First of all, the Obama administration is the epicenter of that conversation. The administration has exposed racism as one of the creepy things that crawl in the basement of politics, along with an array of bigotries. This is the same damp place where white and minority politicians get schooled on how to get minority votes on Sunday morning without really giving anything back to the community. It's the place where minority politicians learn to diminish themselves because being themselves alienates whites. This basement is a scary place where people may not wear white hoods, but you feel like they do.

Obama has sought to transcend race, to be race-neutral, but the racism from that basement dogs his steps. It was unrealistic to think his presidential campaign would spread enough pixie dust to transport our country into a post-racial universe at warp-speed. Too many people -- of all races -- aren't there yet. Wonderfully, a lot of people are. But while Obama's election ushered in hope that we were moving forward, our conversation isn't over. Every day we get to choose how we play it.

Right now, the conversation is mean and dirty. It's not only Reid sounding like a throwback to the white view of the 1940s when dark-skinned Hattie McDaniel was the beloved Mammy and the light-skinned Lena Horne was the beauty. It's Glenn Beck ruminating about what to call black people or Rep. Joe Wilson feeling patriotic calling Obama a liar during a joint session of Congress. It's some African Americans who cheered Obama's presidency, but who doubt he has the black muscle to tend to their issues. It's the affront of Obama being exposed to an appalling security breach and marketing firms feeling comfortable stealing his and First Lady Michelle Obama's images without permission. It's Michael Steele, a black man who challenged Reid about his race-based comments, but who himself was served up as GOP chair to show some love to African Americans, and who recently insulted Native Americans by using a pejorative term. It's the media treating Hawaii, Obama's home, as exotic territory because the president vacations there.

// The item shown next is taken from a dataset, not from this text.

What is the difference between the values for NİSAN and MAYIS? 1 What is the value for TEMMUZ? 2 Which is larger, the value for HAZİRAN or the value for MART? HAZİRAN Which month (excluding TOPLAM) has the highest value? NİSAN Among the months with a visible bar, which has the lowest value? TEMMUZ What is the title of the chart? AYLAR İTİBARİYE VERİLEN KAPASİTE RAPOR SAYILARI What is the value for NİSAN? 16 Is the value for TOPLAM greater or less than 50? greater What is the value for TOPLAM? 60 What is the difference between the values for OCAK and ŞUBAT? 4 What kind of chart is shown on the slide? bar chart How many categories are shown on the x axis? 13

Obama experiences the bulk of our collective racial angst because he is a light-skinned Jackie Robinson. He has to weather the trashy attacks while he breaks barriers for the entire country at home plate. Certainly Obama must be held accountable for his leadership missteps, just as he is celebrated for his hopeful ambitions. Loudly criticize him about his handling of the economy, challenge him about keeping his campaign promise to have a public discussion about health care, but refuse to let those issues swim in the inky waters of race. Those issues are about his leadership, not his ancestry. His failures and successes aren't color-coded.

We would be a lot healthier as a nation if we acknowledge how we dump our lingering racial issues on Obama's shoulders. If we are humble enough to do that, both he and the rest of the country may get a lot further along in our ongoing conversation about race.